Perioperative hyperkalemic cardiac arrest in an asymptomatic young male patient may be the initial presentation of occult muscular dystrophy. In such an event, the American Heart Association (AHA) Guidelines recommend the immediate administration of intravenous calcium chloride to antagonize the myocardial effects of hyperkalemia and help restore a spontaneous cardiac rhythm (55). The protective effect of Ca2+ on myocardial cells is most likely related to the influx of Ca2+ into the cell, which raises intracellular Ca2+ levels and transiently decreases the resting potential of the cell membrane (56,57). This reduces the potassium-related hyperexcitability of the myocardium and maintains a spontaneous cardiac rhythm. Intracellular Ca2+ levels are elevated in skeletal muscle cells of DMD patients and in the myocardium of older, but not necessarily younger, mdx mice (52,58,59). Therefore, the administration of calcium chloride may not depress the myocardial membrane resting potential to the same degree, and thus may not be as effective for the treatment of hyperkalemic cardiac arrest. Nonetheless, the AHA Guidelines regarding the administration of calcium chloride for hyperkalemic cardiac arrest should be adhered to. However, initial treatment should also focus on measures to shift potassium back into muscle cells, as sinus rhythm cannot be reestablished until the serum potassium levels are lowered to a near normal level.
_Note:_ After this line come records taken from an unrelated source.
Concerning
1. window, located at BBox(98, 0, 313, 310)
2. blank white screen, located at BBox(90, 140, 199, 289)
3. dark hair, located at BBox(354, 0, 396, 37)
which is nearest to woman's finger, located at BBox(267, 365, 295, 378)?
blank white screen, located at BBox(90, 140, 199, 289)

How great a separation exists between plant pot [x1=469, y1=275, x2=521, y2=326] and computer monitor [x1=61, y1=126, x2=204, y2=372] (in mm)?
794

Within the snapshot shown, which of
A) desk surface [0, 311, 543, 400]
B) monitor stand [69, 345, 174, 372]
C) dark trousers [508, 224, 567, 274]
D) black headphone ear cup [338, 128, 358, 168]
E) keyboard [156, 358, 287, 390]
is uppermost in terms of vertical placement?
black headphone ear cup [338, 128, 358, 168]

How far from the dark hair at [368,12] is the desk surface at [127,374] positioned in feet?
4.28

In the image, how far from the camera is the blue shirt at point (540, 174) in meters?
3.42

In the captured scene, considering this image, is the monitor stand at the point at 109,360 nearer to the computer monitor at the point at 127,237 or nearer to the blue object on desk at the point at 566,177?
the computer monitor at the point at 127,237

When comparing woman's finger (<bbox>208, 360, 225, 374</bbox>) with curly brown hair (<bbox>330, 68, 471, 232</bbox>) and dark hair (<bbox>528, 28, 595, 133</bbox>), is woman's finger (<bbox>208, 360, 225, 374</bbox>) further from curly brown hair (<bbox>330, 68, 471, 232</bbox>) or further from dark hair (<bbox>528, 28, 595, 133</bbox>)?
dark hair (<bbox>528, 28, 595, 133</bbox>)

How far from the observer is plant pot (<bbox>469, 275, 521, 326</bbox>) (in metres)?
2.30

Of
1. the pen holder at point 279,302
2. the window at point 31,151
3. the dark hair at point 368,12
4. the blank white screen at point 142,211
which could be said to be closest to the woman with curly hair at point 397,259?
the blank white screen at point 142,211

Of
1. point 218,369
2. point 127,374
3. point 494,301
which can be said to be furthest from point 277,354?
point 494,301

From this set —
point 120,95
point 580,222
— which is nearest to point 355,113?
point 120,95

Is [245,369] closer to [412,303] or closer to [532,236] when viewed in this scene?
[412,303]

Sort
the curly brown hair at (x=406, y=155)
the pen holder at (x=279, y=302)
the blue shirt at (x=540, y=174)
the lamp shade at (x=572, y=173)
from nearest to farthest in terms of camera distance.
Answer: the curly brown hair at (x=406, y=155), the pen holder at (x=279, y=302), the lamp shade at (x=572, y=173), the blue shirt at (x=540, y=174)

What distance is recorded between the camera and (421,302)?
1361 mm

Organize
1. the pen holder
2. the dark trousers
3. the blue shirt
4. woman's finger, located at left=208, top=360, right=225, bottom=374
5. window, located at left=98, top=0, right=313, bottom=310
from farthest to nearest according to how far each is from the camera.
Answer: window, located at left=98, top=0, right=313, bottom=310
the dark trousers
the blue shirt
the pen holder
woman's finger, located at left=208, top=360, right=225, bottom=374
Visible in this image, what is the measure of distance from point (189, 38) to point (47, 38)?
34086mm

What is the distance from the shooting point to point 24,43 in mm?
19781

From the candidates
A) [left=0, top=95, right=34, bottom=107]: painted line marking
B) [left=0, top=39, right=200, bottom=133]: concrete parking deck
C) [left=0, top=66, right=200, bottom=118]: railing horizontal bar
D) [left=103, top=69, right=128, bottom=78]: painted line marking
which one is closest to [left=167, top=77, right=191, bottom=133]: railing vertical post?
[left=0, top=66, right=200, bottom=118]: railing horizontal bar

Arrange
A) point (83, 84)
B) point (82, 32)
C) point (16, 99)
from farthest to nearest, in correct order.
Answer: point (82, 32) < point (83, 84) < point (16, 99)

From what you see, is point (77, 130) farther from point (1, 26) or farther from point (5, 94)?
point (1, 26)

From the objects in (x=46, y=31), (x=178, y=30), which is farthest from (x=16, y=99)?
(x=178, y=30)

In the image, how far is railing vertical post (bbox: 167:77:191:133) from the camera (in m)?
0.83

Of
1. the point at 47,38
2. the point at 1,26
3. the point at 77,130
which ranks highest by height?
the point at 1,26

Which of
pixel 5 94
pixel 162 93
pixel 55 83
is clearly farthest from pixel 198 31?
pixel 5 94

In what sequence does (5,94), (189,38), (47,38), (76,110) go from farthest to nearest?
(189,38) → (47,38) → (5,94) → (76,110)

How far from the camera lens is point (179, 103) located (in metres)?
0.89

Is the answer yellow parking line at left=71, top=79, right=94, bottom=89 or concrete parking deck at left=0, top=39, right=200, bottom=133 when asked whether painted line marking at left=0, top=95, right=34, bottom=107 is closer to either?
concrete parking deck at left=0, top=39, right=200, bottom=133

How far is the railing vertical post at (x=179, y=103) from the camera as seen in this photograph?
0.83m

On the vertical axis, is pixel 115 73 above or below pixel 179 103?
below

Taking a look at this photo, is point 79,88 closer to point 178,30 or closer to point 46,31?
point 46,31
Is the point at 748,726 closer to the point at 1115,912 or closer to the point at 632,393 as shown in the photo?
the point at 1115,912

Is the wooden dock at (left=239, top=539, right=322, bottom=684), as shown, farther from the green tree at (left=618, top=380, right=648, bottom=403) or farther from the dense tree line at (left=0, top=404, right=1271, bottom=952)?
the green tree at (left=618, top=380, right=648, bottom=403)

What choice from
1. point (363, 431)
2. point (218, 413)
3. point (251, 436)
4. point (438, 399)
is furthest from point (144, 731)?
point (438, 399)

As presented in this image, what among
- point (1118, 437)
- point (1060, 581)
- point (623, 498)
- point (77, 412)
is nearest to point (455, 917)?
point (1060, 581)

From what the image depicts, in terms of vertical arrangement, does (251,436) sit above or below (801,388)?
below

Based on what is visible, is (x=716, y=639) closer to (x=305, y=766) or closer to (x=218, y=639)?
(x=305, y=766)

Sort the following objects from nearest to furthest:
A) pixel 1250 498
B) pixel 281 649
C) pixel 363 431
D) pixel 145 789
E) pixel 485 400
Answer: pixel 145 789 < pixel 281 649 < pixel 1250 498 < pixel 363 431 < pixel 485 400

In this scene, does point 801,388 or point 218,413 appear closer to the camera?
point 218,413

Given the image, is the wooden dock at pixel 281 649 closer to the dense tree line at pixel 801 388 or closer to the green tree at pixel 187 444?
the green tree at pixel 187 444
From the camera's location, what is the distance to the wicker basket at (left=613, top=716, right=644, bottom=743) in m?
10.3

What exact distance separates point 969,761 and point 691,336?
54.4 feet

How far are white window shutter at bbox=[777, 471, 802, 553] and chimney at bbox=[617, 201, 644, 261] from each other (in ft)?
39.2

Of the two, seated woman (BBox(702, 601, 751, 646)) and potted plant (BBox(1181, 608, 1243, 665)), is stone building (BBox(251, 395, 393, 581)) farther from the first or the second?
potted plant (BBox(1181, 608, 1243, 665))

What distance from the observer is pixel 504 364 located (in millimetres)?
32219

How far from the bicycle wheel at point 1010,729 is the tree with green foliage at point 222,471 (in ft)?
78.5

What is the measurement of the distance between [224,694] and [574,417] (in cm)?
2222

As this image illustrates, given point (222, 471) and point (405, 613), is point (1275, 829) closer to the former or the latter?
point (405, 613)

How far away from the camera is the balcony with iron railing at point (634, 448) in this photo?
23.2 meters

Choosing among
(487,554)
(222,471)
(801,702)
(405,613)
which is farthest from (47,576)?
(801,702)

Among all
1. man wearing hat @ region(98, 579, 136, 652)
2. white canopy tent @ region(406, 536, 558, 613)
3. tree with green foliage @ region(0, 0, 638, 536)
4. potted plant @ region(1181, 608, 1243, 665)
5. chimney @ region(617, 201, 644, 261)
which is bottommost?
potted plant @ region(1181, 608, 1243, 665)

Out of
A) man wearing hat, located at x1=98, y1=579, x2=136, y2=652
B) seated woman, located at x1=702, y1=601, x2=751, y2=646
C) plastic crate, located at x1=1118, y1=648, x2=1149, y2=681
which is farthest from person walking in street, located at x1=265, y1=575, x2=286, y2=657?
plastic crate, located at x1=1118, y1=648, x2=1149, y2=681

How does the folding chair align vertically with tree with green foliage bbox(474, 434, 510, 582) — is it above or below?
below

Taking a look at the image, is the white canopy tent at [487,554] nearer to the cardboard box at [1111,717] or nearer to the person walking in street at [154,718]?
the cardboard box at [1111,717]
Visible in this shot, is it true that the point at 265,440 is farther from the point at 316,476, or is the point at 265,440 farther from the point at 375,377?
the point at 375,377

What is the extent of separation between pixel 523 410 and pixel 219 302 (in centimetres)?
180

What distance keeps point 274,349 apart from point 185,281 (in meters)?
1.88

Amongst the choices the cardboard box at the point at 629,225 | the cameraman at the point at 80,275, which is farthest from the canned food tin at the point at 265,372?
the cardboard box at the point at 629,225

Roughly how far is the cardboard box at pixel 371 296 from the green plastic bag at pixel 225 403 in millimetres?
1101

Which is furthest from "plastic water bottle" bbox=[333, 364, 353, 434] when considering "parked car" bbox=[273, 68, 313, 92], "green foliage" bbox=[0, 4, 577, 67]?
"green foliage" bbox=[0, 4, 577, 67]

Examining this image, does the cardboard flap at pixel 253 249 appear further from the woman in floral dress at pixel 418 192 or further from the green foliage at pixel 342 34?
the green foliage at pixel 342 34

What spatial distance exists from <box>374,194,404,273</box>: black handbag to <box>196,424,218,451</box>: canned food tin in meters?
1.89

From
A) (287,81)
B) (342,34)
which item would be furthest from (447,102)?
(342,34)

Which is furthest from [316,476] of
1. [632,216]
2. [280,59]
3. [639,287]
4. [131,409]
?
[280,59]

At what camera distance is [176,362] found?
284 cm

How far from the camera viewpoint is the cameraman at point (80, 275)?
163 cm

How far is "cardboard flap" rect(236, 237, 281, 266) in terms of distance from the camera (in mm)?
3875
The role of dantrolene in the management of AIR is unknown. The mechanism of action of dantrolene for the treatment of MH is likely inhibition of excessive release of Ca2+ from the sarcoplasmic reticulum (SR) by binding to the ryanodine receptor isoform 1 (RYR1) (60). Dantrolene may be of no use for AIR as the proposed mechanism involves the breakdown of muscle cell membranes and subsequent leakage of cell contents. Dantrolene was administered to many of the patients described above with no obvious clinical benefit (10,14,16,18,20,29).
Conclusions
Differentiation between AIR and MH may be difficult, especially if the patient is not known to have DMD. However, acute hyperkalemic cardiac arrest or isolated rhabdomyolysis with no signs of systemic hypermetabolism strongly suggest AIR. Conversely, the presence of rapidly rising endtidal CO2, unexplained metabolic acidosis, inappropriate tachycardia or tachypnea in a spontaneously breathing patient, muscle rigidity and increasing body temperature >38.8°C are consistent with MH. The Malignant Hyperthermia Clinical Grading Scale is a useful resource for retrospective analysis of the event if uncertainty persists.